DATA SHOWN Block Start

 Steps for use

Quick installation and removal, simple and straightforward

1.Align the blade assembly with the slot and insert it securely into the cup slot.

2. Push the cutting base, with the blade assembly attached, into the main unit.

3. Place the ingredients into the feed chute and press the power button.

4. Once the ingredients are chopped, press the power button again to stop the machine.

DATA SHOWN Block End

*BRIEF*.
Using the entries above, restate word for word every line from the one that contains "2. Push the" through the last.

*ANSWER AREA*.
2. Push the cutting base, with the blade assembly attached, into the main unit.

3. Place the ingredients into the feed chute and press the power button.

4. Once the ingredients are chopped, press the power button again to stop the machine.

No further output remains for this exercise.